Description of the task: Your answer is the lines below, exactly, from the one that contains "各镇（乡）党委，县直属机关工委，教育局、经贸局、省地勘院党委：" through the one that contains "近年来，随着市场经济体制的不", both included.

Records provided:
◇ ◇ ◇

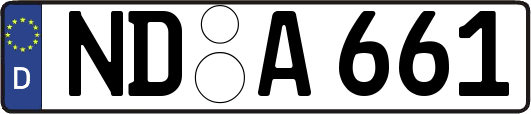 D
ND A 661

◇ ◇ ◇

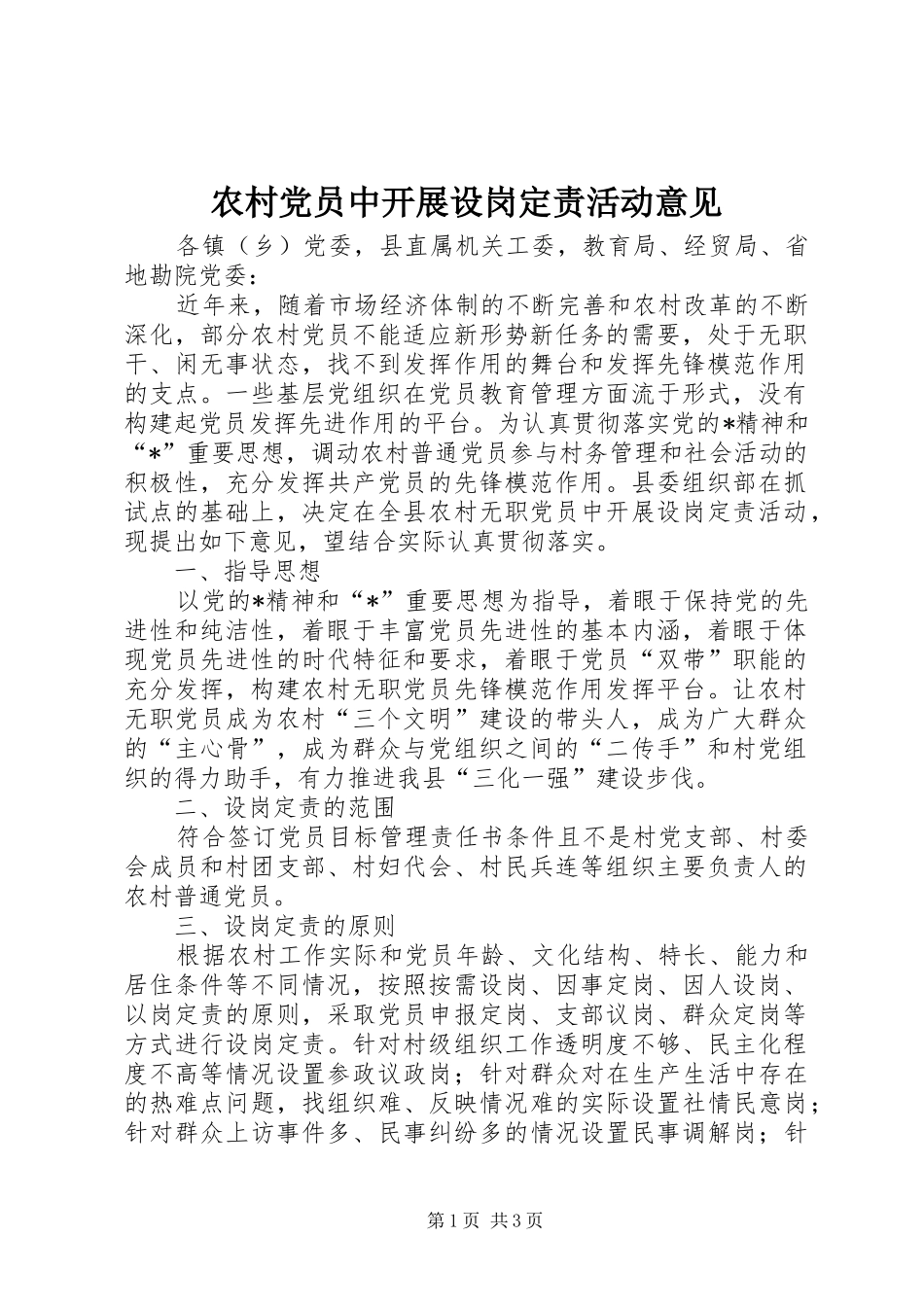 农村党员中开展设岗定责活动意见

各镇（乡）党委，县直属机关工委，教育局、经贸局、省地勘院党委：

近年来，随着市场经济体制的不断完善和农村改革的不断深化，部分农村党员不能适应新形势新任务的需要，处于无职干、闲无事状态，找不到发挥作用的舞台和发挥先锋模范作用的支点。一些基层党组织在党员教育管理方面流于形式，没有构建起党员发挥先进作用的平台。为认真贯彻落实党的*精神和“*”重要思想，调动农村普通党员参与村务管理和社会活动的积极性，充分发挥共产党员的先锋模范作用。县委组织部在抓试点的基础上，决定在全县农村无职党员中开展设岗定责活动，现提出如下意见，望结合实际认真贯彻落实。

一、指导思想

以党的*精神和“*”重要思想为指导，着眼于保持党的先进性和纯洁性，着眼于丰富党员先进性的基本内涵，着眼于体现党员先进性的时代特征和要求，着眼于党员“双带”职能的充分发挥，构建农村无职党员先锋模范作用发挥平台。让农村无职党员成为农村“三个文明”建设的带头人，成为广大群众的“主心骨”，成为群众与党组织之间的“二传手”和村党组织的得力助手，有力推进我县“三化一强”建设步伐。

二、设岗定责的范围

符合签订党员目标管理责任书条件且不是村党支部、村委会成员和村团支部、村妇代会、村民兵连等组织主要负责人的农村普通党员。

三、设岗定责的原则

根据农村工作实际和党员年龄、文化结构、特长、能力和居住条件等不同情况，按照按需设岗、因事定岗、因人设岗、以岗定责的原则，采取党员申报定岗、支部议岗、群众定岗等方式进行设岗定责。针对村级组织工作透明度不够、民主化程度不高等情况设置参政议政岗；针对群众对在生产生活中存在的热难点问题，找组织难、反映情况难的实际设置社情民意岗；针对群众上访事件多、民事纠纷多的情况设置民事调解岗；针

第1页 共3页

◇ ◇ ◇

Task result:
各镇（乡）党委，县直属机关工委，教育局、经贸局、省地勘院党委：

近年来，随着市场经济体制的不断完善和农村改革的不断深化，部分农村党员不能适应新形势新任务的需要，处于无职干、闲无事状态，找不到发挥作用的舞台和发挥先锋模范作用的支点。一些基层党组织在党员教育管理方面流于形式，没有构建起党员发挥先进作用的平台。为认真贯彻落实党的*精神和“*”重要思想，调动农村普通党员参与村务管理和社会活动的积极性，充分发挥共产党员的先锋模范作用。县委组织部在抓试点的基础上，决定在全县农村无职党员中开展设岗定责活动，现提出如下意见，望结合实际认真贯彻落实。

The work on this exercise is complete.